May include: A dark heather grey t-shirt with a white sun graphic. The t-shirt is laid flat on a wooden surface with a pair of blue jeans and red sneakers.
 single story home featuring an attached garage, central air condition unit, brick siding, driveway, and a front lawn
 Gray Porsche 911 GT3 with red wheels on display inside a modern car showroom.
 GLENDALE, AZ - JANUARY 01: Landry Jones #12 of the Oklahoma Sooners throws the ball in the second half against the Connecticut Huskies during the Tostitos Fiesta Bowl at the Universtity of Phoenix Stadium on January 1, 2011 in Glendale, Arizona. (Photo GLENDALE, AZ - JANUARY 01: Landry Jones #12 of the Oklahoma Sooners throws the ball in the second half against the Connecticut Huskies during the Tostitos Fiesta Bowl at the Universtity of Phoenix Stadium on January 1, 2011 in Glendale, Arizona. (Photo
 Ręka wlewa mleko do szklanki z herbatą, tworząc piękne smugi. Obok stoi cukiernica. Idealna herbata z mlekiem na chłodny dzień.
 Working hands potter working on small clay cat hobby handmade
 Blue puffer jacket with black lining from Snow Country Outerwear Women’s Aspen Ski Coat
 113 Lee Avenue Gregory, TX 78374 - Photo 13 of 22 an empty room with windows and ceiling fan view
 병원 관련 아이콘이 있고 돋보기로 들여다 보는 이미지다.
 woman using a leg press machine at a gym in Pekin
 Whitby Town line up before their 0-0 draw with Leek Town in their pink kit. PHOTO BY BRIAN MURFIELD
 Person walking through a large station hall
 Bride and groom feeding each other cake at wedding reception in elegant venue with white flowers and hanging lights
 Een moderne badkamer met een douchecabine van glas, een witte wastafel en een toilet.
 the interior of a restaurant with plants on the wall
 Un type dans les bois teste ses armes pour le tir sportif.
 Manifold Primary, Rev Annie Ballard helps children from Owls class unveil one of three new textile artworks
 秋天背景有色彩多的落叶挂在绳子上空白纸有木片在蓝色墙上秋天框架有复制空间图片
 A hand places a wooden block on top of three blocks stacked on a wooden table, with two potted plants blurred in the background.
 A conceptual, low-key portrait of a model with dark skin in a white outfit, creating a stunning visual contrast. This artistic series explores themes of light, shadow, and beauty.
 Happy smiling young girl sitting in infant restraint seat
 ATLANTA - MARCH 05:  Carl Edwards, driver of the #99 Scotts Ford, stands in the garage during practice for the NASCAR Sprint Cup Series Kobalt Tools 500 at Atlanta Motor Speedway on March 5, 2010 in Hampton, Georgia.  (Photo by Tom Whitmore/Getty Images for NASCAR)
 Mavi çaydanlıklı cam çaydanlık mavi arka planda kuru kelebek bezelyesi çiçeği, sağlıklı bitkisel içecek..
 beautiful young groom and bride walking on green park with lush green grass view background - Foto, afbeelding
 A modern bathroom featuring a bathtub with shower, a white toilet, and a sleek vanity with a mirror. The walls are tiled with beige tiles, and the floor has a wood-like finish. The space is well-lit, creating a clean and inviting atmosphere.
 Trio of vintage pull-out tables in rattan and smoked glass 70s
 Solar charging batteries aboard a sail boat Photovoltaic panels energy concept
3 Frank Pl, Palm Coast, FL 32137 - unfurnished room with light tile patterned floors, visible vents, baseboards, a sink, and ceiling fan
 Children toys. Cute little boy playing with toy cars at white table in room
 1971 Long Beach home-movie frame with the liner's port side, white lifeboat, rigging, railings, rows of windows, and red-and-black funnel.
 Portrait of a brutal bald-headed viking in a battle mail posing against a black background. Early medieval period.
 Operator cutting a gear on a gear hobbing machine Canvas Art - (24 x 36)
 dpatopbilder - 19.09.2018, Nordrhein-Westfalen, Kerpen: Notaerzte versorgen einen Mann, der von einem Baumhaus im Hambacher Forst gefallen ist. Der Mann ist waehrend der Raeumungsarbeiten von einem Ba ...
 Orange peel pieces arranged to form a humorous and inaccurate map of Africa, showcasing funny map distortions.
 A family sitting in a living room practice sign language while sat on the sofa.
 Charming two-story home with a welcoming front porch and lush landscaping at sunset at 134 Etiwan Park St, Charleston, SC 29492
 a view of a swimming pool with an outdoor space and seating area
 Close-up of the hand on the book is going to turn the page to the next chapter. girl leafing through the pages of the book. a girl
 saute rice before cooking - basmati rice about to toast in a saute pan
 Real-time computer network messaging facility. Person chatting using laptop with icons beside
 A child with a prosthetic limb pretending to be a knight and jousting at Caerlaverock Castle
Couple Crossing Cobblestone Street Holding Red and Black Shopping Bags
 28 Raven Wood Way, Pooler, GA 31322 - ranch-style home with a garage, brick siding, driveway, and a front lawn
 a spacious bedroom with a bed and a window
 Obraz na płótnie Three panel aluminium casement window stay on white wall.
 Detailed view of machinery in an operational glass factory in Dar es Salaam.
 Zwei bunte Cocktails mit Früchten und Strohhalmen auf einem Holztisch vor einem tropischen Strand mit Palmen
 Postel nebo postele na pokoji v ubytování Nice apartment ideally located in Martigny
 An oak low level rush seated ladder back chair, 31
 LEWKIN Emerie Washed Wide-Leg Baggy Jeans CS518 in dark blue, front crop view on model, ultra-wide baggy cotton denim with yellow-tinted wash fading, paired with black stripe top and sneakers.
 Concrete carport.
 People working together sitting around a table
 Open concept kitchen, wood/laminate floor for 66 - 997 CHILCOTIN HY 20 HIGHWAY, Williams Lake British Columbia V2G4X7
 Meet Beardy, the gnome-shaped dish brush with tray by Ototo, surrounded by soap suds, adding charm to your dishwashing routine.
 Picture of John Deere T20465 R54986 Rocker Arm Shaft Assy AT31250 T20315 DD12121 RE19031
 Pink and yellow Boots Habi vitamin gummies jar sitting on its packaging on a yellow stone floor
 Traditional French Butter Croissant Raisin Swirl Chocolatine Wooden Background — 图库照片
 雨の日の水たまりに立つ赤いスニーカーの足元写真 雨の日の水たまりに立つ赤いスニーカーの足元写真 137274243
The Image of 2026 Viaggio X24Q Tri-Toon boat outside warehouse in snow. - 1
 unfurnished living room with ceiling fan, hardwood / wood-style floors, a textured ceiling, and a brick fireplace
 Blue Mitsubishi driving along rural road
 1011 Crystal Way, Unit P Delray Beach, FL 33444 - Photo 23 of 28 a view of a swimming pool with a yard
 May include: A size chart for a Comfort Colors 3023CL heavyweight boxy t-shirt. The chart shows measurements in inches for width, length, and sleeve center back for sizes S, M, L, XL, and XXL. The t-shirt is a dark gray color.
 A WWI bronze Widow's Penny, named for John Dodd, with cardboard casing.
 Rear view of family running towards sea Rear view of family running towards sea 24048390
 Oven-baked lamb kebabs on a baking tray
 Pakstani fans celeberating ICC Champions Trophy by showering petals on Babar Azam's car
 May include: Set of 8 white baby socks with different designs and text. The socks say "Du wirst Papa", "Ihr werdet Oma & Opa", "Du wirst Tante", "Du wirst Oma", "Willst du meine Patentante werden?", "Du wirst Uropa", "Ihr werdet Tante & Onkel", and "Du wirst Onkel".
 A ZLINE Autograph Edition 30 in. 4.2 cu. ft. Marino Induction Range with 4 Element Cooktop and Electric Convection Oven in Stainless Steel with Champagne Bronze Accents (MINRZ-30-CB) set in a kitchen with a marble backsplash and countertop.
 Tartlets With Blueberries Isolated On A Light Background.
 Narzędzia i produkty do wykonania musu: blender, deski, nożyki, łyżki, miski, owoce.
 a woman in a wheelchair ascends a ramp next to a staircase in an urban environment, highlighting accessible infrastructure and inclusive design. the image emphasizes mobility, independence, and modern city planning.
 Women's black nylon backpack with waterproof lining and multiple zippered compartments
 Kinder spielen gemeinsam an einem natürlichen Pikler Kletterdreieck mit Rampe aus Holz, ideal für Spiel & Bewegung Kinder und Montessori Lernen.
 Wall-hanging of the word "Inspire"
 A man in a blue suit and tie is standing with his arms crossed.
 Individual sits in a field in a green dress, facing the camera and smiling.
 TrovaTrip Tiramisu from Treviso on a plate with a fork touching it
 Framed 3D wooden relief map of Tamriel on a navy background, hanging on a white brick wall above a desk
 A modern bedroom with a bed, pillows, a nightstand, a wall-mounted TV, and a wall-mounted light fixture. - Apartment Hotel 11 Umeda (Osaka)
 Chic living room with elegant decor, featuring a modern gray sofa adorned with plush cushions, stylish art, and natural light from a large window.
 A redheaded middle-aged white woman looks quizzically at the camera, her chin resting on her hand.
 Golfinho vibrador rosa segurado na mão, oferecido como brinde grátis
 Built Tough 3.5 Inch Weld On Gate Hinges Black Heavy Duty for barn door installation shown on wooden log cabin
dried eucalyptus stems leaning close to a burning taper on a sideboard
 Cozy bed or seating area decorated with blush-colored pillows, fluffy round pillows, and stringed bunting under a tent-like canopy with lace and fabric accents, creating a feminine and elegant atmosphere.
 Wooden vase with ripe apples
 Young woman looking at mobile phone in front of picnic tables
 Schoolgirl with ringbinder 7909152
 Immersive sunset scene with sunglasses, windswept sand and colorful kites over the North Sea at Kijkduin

REQUIREMENT: Lines after the one containing "Person walking through a large station hall" are left out; every line from the start of the entries through that line is restated word for word.

RESULT OF THE TASK:
May include: A dark heather grey t-shirt with a white sun graphic. The t-shirt is laid flat on a wooden surface with a pair of blue jeans and red sneakers.
 single story home featuring an attached garage, central air condition unit, brick siding, driveway, and a front lawn
 Gray Porsche 911 GT3 with red wheels on display inside a modern car showroom.
 GLENDALE, AZ - JANUARY 01: Landry Jones #12 of the Oklahoma Sooners throws the ball in the second half against the Connecticut Huskies during the Tostitos Fiesta Bowl at the Universtity of Phoenix Stadium on January 1, 2011 in Glendale, Arizona. (Photo GLENDALE, AZ - JANUARY 01: Landry Jones #12 of the Oklahoma Sooners throws the ball in the second half against the Connecticut Huskies during the Tostitos Fiesta Bowl at the Universtity of Phoenix Stadium on January 1, 2011 in Glendale, Arizona. (Photo
 Ręka wlewa mleko do szklanki z herbatą, tworząc piękne smugi. Obok stoi cukiernica. Idealna herbata z mlekiem na chłodny dzień.
 Working hands potter working on small clay cat hobby handmade
 Blue puffer jacket with black lining from Snow Country Outerwear Women’s Aspen Ski Coat
 113 Lee Avenue Gregory, TX 78374 - Photo 13 of 22 an empty room with windows and ceiling fan view
 병원 관련 아이콘이 있고 돋보기로 들여다 보는 이미지다.
 woman using a leg press machine at a gym in Pekin
 Whitby Town line up before their 0-0 draw with Leek Town in their pink kit. PHOTO BY BRIAN MURFIELD
 Person walking through a large station hall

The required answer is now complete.